Saturday, August 24, 2013

Using the Google Geocoding API from PowerBuilder.Net

I'm running a petition on causes.com, and I wanted to do some geographic analysis of the results.  Causes.com gives me information about the signers with regard to their name, email address, country and zip code.  The country information was useful for doing the first phase of the analysis, which I wrote about in the Lumira space.  However, I wanted to do a bit more fine grained analysis, and that means I needed to convert that zip code information into something more directly useful (e.g., city, county and state for the United States).  There's 1500 data points though, so I need an automated method.  Google Geogoding API to the rescue.

JOB 1:
Answer these questions using the post on the Google Geocoding API:
(a) What information about signers does Causes.com provide?
(b) How many data points need converting?
(c) Which phase of the analysis was the country information useful for?
The records have no connection to the post on the Google Geocoding API.

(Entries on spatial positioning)

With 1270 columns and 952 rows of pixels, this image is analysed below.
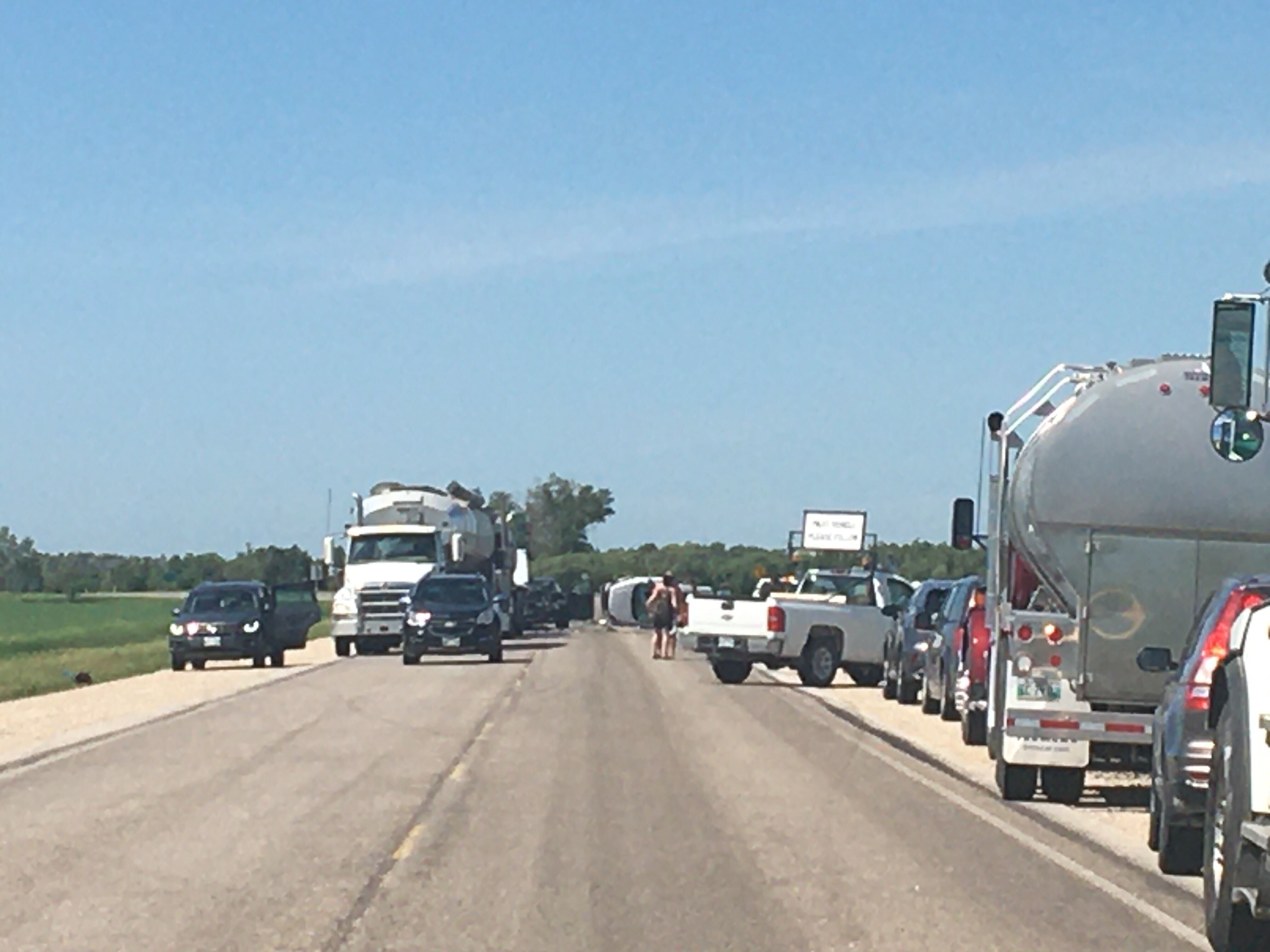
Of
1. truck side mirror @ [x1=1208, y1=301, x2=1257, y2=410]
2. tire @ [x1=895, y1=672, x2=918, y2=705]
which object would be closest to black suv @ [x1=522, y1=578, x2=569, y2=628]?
tire @ [x1=895, y1=672, x2=918, y2=705]

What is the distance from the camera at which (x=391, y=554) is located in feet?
183

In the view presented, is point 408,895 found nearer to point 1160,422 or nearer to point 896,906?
point 896,906

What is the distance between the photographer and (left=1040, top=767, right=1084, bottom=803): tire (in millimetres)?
18984

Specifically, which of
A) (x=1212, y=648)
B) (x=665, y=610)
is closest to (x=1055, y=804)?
(x=1212, y=648)

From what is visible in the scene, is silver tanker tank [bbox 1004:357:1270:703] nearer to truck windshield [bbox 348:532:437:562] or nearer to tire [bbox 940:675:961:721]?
tire [bbox 940:675:961:721]

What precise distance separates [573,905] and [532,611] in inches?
2680

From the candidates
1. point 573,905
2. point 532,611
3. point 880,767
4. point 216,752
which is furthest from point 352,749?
point 532,611

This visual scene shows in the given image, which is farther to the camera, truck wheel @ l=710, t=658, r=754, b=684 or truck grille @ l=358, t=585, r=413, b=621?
truck grille @ l=358, t=585, r=413, b=621

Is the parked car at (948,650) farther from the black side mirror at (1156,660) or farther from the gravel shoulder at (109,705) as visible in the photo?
the black side mirror at (1156,660)

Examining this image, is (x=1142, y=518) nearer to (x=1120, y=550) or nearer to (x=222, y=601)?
(x=1120, y=550)

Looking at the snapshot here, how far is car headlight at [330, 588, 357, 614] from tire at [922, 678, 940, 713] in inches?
957

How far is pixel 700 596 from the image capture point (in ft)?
132

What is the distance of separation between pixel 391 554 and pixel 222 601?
7863 mm

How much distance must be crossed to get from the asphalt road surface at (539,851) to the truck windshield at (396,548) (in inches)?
1102
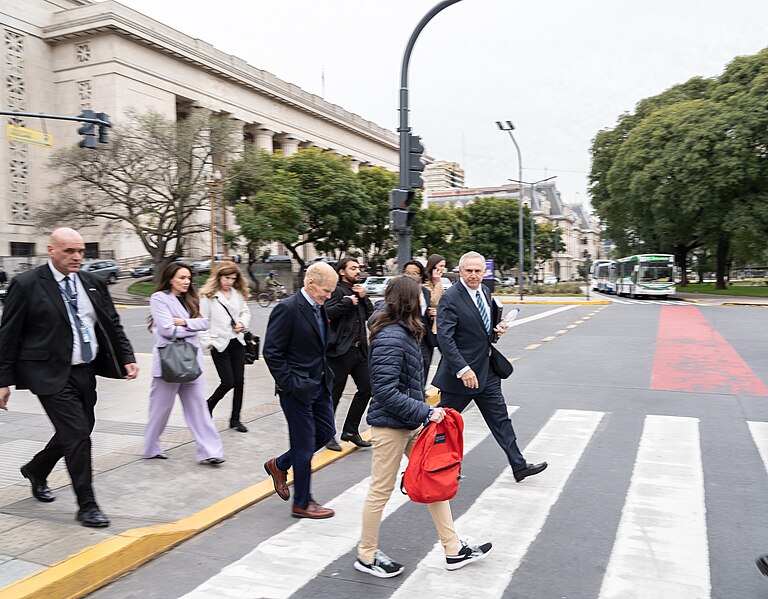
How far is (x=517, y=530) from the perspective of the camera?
14.2 feet

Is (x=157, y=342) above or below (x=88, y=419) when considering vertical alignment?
above

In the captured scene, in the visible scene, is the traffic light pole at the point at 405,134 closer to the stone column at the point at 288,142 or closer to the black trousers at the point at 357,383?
the black trousers at the point at 357,383

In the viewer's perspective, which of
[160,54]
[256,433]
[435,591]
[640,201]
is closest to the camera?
[435,591]

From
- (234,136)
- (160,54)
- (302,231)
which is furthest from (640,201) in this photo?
(160,54)

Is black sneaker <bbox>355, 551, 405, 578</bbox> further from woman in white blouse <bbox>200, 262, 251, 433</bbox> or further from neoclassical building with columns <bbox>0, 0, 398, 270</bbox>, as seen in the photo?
neoclassical building with columns <bbox>0, 0, 398, 270</bbox>

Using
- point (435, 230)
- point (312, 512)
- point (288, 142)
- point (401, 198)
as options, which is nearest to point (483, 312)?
point (312, 512)

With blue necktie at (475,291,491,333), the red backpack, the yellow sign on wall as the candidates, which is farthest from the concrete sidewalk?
the yellow sign on wall

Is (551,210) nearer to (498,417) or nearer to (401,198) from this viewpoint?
(401,198)

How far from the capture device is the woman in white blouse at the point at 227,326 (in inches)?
260

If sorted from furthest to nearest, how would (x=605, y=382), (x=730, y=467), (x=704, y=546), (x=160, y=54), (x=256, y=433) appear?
(x=160, y=54)
(x=605, y=382)
(x=256, y=433)
(x=730, y=467)
(x=704, y=546)

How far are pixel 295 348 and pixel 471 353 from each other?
1.49 m

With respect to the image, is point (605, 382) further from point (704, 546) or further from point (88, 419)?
point (88, 419)

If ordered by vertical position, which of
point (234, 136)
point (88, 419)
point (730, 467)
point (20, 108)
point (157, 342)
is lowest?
point (730, 467)

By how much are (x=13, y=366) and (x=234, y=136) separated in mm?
Result: 39653
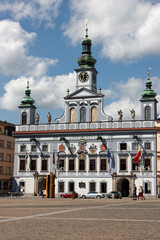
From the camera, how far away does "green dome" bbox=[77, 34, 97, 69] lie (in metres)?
71.9

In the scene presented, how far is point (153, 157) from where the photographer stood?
203 feet

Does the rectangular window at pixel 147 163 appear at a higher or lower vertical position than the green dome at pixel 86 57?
lower

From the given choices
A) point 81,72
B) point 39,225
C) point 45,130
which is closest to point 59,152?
point 45,130

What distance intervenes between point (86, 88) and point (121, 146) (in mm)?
12247

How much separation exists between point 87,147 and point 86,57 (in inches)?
699

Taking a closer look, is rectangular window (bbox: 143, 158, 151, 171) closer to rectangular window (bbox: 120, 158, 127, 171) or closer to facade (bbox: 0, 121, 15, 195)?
rectangular window (bbox: 120, 158, 127, 171)

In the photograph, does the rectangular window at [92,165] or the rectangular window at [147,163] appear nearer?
the rectangular window at [147,163]

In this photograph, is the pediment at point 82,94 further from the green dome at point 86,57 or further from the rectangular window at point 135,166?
the rectangular window at point 135,166

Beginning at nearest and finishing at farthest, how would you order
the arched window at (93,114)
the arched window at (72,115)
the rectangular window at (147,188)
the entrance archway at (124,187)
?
the rectangular window at (147,188), the entrance archway at (124,187), the arched window at (93,114), the arched window at (72,115)

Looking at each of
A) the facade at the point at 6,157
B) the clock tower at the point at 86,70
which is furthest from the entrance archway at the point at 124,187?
the facade at the point at 6,157

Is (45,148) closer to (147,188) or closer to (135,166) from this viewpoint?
(135,166)

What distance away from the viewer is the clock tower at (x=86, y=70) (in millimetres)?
69938

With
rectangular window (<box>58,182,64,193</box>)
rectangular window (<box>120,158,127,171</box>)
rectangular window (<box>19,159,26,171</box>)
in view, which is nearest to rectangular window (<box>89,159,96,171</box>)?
rectangular window (<box>120,158,127,171</box>)

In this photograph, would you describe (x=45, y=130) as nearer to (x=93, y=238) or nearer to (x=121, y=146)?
(x=121, y=146)
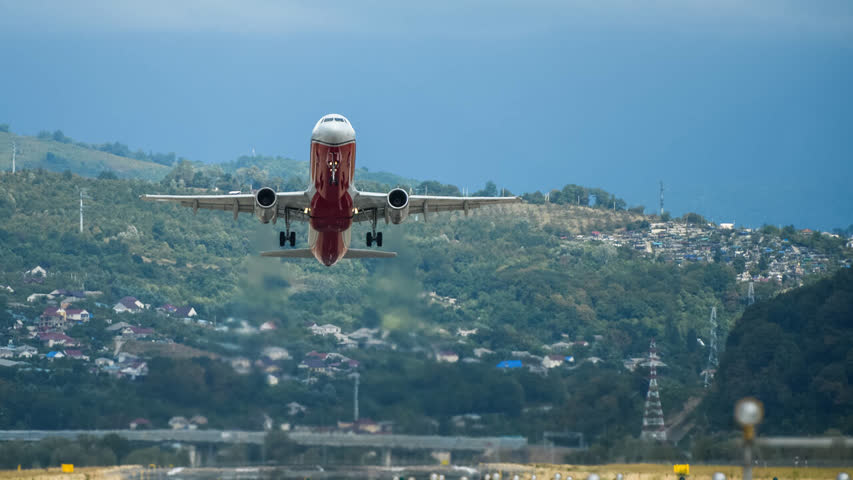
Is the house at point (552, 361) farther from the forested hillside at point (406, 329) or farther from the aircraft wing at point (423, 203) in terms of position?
the aircraft wing at point (423, 203)

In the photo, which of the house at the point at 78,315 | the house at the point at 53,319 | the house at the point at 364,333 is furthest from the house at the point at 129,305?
the house at the point at 364,333

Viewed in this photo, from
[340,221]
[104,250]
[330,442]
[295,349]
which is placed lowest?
[330,442]

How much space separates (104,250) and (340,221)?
394 feet

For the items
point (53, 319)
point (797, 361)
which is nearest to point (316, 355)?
point (797, 361)

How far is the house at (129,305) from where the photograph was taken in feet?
423

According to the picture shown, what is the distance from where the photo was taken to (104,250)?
16738 cm

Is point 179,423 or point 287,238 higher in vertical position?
point 287,238

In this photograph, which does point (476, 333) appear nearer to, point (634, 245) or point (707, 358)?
point (707, 358)

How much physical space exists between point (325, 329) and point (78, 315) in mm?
59565

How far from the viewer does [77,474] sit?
6575 centimetres

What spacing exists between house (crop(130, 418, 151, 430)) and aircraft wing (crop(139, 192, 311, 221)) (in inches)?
598

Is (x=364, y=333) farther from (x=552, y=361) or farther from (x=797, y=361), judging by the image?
(x=797, y=361)

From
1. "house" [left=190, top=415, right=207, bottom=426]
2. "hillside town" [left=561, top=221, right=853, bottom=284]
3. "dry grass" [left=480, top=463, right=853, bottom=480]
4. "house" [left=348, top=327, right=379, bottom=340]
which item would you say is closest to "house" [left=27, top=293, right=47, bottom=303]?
"hillside town" [left=561, top=221, right=853, bottom=284]

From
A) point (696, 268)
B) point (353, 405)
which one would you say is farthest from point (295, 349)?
point (696, 268)
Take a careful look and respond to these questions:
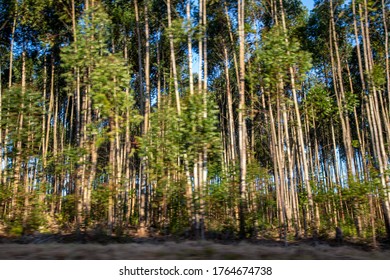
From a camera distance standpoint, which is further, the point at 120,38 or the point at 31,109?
the point at 120,38

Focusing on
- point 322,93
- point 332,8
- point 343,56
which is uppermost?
point 332,8

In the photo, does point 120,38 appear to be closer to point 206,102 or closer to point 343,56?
point 206,102

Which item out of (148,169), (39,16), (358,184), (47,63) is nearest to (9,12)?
(39,16)

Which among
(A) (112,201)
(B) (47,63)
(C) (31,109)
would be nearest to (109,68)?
(C) (31,109)

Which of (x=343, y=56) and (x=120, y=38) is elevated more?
(x=120, y=38)

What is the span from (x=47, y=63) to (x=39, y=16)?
234 inches

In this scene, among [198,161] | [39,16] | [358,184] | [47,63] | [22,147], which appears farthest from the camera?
[47,63]

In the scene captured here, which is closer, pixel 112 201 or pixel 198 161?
pixel 198 161

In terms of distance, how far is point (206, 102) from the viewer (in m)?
10.6

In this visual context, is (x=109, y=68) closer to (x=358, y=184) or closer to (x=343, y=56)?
(x=358, y=184)

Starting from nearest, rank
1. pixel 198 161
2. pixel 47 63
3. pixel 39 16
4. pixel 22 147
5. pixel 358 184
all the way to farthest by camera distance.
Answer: pixel 22 147 → pixel 198 161 → pixel 358 184 → pixel 39 16 → pixel 47 63

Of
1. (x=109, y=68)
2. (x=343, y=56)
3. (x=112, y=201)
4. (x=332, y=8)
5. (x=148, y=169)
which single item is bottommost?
(x=112, y=201)

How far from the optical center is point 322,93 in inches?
688

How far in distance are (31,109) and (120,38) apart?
10880 mm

JOB 2:
List every line of the records that contains the string "millimetres". Case counts.

RIGHT ANSWER 1:
(a) Their name, email address, country and zip code.
(b) 1500.
(c) The first phase of the analysis.

RIGHT ANSWER 2:
What is the distance between the photographer and (left=1040, top=767, right=1084, bottom=803): tire (in millimetres)?
What distance away from the viewer is the clock tower at (x=86, y=70) (in millimetres)?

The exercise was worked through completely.